■ EXTRAIT DU TEXTE:

________________

Sauf que son nom est Melky Cabrera, celui-là même qui a été suspendu pour utilisation de substances prohibées il y a deux ans.

Que faut-il en penser?

Pour faire simple : ce que vous voulez.

Si vous choisissez de prendre seulement en considération ses performances et de lui laisser le bénéfice du doute en présumant qu’il est propre, eh bien, c’est votre droit. Si vous considérez simplement Cabrera comme un joueur qui a su rebondir suite à la maladie – une tumeur a été détectée au niveau de sa colonne vertébrale la saison dernière –, c’est raisonnable. Selon les nouvelles règles établies par l’Association des joueurs de la MLB, Cabrera, comme tous les autres joueurs, est sujet à des tests inopinés plus fréquents qu’auparavant. Vous pouvez donc estimer que les accomplissements de Cabrera en ce début de saison sont légitimes.

Et si vous êtes toujours sceptiques quant à son statut de tricheur, c’est parfaitement compréhensible. Le voltigeur, un bon ami d’Alex Rodriguez, a été libéré par les Braves à l’âge de 26 ans avant de connaître soudainement une ascension fulgurante parmi l’élite des frappeurs au même moment où il devenait un client de Biogenesis. À sa deuxième saison sous ce statut de joueur vedette, Cabrera a été déclaré positif. Plutôt que d’assumer ses actions, il a tenté de cacher la vérité.

Il a depuis obtenu un contrat de deux ans et 16 millions de dollars de la part des Blue Jays et maintenant, alors qu’il s’apprête à tester le marché des joueurs autonomes à l’automne, il connaît un départ canon. Ses chiffres ressemblent énormément à ceux qu’il a présentés l’été où il a été suspendu.

________________

■ DONNÉES FOURNIES:
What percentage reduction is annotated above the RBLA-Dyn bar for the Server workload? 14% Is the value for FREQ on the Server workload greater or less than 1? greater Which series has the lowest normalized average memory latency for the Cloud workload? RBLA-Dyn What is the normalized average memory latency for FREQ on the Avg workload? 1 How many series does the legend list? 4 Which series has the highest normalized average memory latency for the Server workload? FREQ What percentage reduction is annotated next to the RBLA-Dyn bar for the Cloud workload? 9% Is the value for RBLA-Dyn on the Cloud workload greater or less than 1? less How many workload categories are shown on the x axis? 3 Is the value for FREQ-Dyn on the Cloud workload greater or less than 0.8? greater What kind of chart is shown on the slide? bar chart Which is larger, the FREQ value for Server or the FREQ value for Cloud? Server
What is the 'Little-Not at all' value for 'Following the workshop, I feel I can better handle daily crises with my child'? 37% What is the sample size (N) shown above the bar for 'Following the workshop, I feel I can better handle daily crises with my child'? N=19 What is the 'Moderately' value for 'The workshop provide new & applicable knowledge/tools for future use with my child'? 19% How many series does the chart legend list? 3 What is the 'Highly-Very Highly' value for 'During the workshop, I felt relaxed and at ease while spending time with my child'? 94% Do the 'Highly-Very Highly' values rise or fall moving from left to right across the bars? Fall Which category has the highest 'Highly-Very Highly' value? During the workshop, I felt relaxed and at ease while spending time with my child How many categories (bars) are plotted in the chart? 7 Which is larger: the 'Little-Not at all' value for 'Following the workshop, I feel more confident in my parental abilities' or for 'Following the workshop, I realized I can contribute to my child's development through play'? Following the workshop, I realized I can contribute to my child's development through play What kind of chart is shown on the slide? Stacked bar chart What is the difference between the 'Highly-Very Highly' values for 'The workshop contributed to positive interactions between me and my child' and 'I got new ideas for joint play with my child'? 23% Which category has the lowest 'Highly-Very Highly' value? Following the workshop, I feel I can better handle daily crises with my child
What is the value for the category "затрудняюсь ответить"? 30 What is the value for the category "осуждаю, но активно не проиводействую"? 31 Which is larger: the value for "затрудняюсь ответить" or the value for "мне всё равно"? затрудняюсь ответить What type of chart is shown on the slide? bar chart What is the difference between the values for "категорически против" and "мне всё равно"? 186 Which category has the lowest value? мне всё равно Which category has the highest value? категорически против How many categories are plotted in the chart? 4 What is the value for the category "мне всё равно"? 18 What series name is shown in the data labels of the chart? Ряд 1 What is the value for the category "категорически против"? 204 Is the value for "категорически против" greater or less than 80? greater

________________

■ EXERCICE: Relevez toutes les organisations désignées par leur nom dans l'extrait sur Melky Cabrera. Les données n'ont aucun lien avec l'extrait.

■ CORRIGÉ:
- Association des joueurs de la MLB
- Braves
- Biogenesis
- Blue Jays